TO BE DONE:
Each line below should be retyped exactly, with no pictures.

* begin EXCERPTED DATA *

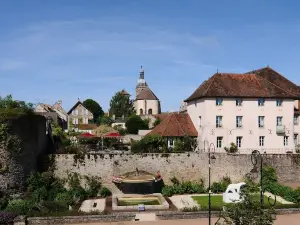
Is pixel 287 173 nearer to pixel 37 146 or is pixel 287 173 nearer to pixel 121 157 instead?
pixel 121 157

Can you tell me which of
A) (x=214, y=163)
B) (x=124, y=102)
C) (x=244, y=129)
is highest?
(x=124, y=102)

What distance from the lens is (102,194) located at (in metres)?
33.3

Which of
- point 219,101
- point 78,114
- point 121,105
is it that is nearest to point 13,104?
point 219,101

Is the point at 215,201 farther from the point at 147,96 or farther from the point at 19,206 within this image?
the point at 147,96

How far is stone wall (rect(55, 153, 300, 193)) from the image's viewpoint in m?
33.8

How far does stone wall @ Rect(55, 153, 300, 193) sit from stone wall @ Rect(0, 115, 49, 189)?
239 cm

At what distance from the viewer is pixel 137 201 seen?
31.1m

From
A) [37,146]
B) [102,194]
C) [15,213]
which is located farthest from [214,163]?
[15,213]

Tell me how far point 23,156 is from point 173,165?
12.0 meters

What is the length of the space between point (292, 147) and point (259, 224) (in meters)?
28.1

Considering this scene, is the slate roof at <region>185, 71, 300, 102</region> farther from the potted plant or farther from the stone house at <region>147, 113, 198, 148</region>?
the potted plant

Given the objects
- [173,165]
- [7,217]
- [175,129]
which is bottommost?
[7,217]

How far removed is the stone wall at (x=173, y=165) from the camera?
3378cm

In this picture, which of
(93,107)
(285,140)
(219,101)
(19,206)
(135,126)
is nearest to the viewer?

* end EXCERPTED DATA *

TASK RESULT:
Is pixel 287 173 nearer to pixel 37 146 or is pixel 287 173 nearer to pixel 121 157 instead?
pixel 121 157

Can you tell me which of
A) (x=214, y=163)
B) (x=124, y=102)
C) (x=244, y=129)
is highest?
(x=124, y=102)

What distance from the lens is (102,194) located at (in metres)?
33.3

Which of
- point 219,101
- point 78,114
- point 121,105
is it that is nearest to point 13,104?
point 219,101

Is the point at 215,201 farther from the point at 147,96 or farther from the point at 19,206 within this image?
the point at 147,96

How far is stone wall (rect(55, 153, 300, 193)) from the image's viewpoint in m?
33.8

How far does stone wall @ Rect(55, 153, 300, 193) sit from stone wall @ Rect(0, 115, 49, 189)?
239 cm

At what distance from the viewer is pixel 137 201 seen?
31.1m

From
A) [37,146]
B) [102,194]
C) [15,213]
which is located farthest from [214,163]?
[15,213]

Tell me how far point 23,156 is from point 173,165?
12.0 meters

What is the length of the space between point (292, 147) and point (259, 224) (in meters)?
28.1

Considering this scene, is the slate roof at <region>185, 71, 300, 102</region> farther from the potted plant or farther from the stone house at <region>147, 113, 198, 148</region>?
the potted plant

Given the objects
- [173,165]
- [7,217]
- [175,129]
which is bottommost?
[7,217]

How far removed is the stone wall at (x=173, y=165) from the camera?
3378cm

In this picture, which of
(93,107)
(285,140)
(219,101)
(19,206)
(135,126)
is nearest to the viewer?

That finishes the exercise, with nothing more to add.